Si se sintetizara la capital balear en una maqueta de edificios, el taller que en 1956 proyectó José Luis Sert para su amigo Joan Miró a las afueras de Palma seguiría siendo la construcción más rabiosamente moderna. No obstante, y sin ningún icono mediático que discuta el reinado de este espacio y de su museo —de Rafael Moneo—, la ciudad se ha convertido en un ágora fundamental para la creatividad actual. ¿Cómo? Con la reconversión de su herencia medieval en centros de arte.

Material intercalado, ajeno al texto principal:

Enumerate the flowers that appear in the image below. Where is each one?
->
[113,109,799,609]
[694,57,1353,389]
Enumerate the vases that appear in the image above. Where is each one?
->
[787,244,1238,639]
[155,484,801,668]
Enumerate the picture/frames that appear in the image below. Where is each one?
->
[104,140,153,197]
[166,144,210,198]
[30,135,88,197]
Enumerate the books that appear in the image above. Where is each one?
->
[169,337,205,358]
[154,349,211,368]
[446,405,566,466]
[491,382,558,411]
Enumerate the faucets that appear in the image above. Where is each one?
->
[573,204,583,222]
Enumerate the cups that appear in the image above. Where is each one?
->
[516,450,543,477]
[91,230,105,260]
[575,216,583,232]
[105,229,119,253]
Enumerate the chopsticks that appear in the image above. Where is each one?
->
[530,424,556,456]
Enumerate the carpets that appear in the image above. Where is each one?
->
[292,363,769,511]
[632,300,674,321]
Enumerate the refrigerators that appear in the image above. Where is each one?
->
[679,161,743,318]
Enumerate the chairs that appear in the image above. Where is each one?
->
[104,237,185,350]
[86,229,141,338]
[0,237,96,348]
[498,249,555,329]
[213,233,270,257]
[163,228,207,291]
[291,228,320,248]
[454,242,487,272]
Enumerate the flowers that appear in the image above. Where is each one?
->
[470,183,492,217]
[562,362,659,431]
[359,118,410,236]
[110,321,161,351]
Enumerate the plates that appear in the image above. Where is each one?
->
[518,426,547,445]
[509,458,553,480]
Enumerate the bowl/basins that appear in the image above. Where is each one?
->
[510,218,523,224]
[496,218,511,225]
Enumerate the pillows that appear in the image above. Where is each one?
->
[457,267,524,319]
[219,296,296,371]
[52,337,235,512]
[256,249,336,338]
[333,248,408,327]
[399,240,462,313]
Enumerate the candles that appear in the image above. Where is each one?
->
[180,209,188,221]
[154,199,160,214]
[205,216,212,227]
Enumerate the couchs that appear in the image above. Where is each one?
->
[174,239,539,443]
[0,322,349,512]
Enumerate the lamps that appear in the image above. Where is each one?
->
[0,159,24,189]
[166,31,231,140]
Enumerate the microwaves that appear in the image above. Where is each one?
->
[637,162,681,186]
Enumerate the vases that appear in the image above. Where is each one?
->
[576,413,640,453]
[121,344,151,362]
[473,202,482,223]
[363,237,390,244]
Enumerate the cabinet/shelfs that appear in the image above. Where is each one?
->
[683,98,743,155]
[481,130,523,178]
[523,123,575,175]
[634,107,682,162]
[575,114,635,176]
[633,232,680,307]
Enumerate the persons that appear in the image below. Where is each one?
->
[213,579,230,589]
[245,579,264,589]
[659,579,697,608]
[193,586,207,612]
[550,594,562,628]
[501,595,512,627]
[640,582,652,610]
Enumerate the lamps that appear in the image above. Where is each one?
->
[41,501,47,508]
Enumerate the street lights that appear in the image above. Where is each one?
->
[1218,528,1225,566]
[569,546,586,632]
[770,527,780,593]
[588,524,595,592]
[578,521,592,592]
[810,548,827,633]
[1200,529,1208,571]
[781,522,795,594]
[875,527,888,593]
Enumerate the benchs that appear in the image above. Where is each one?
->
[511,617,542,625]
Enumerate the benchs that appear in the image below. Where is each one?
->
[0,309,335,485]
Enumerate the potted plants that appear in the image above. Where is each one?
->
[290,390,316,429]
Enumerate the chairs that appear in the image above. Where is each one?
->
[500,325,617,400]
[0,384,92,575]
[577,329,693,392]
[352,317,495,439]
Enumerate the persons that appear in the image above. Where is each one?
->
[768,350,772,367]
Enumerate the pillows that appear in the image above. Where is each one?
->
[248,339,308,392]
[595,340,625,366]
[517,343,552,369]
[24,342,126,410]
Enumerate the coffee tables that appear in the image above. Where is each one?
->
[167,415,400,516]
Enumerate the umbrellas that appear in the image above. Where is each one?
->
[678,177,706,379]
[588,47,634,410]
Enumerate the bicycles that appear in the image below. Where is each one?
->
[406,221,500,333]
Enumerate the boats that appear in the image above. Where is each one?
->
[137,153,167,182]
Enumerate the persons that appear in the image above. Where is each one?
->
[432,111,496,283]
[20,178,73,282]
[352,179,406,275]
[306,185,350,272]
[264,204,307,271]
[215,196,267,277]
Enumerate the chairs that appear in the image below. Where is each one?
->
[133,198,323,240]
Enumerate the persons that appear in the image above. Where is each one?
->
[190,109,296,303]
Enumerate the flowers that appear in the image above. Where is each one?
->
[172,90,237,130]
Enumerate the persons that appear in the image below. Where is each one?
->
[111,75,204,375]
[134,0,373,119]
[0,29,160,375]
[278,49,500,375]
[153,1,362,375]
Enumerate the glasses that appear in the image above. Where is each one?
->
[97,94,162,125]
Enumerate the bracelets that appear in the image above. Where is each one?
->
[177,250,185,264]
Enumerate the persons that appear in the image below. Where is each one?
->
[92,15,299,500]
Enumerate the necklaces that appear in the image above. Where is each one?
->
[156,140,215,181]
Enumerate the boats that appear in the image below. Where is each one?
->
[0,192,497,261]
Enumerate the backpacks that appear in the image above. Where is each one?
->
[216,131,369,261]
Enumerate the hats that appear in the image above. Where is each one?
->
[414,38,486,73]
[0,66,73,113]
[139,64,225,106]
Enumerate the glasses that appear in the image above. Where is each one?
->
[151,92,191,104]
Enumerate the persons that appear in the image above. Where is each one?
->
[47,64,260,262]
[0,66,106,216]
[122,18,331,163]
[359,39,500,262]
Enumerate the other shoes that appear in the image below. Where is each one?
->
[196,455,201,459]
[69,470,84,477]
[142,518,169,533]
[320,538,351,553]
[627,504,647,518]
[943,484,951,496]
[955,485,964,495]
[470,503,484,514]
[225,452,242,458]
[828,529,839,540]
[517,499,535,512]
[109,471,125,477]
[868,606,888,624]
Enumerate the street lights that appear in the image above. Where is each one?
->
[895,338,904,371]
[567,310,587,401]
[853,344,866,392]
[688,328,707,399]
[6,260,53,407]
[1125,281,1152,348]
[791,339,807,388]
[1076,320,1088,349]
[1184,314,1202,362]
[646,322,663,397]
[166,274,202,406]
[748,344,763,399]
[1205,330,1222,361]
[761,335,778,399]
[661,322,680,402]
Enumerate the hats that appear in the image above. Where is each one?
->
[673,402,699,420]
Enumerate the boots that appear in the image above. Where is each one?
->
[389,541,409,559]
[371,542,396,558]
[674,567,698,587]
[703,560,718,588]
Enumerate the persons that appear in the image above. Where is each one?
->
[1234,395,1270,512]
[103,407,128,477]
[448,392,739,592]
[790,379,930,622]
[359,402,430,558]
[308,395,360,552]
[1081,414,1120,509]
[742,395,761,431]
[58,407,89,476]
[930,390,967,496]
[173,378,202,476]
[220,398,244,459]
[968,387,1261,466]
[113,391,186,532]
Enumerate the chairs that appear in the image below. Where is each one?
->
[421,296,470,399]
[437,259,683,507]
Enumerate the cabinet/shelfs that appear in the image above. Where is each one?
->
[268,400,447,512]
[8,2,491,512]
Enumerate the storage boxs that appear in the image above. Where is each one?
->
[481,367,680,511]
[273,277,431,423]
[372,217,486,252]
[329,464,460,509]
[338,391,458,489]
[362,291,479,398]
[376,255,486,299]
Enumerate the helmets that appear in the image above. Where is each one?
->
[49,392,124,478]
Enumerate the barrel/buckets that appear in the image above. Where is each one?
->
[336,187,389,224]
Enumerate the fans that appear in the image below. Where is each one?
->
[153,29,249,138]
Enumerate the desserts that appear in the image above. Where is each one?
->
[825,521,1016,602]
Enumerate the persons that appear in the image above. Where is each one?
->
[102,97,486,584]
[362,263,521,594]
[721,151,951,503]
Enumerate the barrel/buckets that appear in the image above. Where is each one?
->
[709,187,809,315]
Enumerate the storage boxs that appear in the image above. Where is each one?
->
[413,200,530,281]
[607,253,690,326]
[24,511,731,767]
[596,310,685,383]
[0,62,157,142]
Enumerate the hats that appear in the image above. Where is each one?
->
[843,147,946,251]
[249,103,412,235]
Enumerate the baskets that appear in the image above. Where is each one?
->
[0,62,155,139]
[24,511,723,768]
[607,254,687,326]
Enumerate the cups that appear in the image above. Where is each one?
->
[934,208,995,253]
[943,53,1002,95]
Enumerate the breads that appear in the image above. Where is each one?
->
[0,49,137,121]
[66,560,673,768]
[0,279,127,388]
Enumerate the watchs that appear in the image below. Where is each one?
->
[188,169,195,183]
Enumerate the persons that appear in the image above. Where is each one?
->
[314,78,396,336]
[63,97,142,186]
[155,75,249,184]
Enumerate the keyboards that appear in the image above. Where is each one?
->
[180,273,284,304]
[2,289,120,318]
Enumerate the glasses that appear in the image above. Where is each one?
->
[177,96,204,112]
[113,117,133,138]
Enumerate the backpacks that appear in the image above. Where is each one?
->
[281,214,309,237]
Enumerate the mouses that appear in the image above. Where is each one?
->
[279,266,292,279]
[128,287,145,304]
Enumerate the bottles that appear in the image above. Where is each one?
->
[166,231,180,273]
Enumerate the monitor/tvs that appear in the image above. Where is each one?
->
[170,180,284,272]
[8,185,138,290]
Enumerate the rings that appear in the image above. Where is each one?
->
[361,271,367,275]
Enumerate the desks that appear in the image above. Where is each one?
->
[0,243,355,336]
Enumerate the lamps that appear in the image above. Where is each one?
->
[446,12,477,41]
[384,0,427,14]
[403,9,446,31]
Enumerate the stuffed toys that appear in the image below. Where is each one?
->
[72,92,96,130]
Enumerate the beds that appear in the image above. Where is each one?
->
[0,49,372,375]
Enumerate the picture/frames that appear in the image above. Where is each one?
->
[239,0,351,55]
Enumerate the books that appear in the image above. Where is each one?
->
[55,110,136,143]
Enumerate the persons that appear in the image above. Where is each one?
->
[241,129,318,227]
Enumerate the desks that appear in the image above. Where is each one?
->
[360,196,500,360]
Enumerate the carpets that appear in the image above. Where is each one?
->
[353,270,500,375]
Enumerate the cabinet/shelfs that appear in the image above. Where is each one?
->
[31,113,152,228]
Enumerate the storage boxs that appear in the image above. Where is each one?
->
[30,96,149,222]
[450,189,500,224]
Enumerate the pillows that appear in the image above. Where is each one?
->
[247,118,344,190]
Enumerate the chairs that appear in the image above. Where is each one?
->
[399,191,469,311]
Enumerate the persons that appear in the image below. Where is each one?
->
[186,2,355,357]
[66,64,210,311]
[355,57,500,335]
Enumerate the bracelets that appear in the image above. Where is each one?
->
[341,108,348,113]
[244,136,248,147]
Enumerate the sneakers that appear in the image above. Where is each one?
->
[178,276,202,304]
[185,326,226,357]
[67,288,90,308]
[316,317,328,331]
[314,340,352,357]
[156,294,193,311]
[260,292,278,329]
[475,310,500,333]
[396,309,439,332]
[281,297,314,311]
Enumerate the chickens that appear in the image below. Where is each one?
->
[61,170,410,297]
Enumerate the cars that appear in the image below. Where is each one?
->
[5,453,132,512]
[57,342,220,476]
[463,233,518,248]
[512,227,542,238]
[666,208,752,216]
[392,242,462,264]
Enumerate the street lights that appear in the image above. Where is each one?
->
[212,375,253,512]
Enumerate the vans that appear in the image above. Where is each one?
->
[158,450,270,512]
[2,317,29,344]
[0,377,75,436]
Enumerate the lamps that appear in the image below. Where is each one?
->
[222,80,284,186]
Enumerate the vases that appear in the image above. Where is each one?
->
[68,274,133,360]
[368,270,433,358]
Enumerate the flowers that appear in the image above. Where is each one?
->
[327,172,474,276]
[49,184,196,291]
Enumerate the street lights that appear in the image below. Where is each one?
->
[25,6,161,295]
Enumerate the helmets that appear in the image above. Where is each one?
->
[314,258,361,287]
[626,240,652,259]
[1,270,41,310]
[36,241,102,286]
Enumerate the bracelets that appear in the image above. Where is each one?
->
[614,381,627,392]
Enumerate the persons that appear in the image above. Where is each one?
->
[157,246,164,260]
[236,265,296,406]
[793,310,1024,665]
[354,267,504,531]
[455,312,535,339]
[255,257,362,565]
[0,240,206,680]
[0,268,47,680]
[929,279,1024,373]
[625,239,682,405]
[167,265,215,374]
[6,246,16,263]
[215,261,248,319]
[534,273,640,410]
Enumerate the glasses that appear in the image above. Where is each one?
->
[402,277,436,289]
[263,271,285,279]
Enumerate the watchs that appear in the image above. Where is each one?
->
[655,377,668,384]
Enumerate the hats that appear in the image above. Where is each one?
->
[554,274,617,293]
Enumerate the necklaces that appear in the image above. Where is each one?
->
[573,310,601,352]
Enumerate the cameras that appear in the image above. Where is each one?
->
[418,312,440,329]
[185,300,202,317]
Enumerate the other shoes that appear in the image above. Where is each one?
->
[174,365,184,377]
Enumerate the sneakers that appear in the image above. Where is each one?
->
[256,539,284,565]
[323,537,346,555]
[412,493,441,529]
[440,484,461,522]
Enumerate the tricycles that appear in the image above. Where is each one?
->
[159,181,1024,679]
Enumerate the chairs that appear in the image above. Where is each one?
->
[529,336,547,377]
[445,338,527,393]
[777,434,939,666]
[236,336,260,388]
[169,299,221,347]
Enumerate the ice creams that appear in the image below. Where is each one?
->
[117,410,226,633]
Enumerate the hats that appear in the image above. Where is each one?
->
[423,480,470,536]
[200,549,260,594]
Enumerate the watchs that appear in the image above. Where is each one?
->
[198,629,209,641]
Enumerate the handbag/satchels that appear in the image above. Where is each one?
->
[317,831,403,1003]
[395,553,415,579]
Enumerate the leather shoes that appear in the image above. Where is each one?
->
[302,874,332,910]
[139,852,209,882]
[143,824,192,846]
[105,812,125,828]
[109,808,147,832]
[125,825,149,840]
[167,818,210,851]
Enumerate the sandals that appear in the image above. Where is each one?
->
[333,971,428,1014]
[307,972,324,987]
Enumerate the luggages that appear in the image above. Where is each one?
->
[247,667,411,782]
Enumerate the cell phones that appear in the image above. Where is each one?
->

El verdadero emblema de esta metamorfosis es Es Baluard, una fortificación gótica que en 2004 culminó su transformación y que se disfruta en dos partes. La primera, entrando en sus inmensas salas compactas repletas de obras de Uslé, Rusiñol, Vasconcelos o Arroyo, todas provenientes de varias colecciones privadas de la isla y de sus diferentes instituciones. La segunda, paseando por sus recovecos exteriores, donde asoman grandes esculturas de Calatrava y Oteiza. Este diálogo entre épocas es el mismo que explica que en la inmensa catedral haya una capilla, la del Santísimo, intervenida por Miquel Barceló con sus arrebatos expresionistas de cerámica y pintura. O el que justifica que en Casal Solleric, una antigua mansión barroca, las intervenciones más disruptivas irrumpan en la armonía de su patio.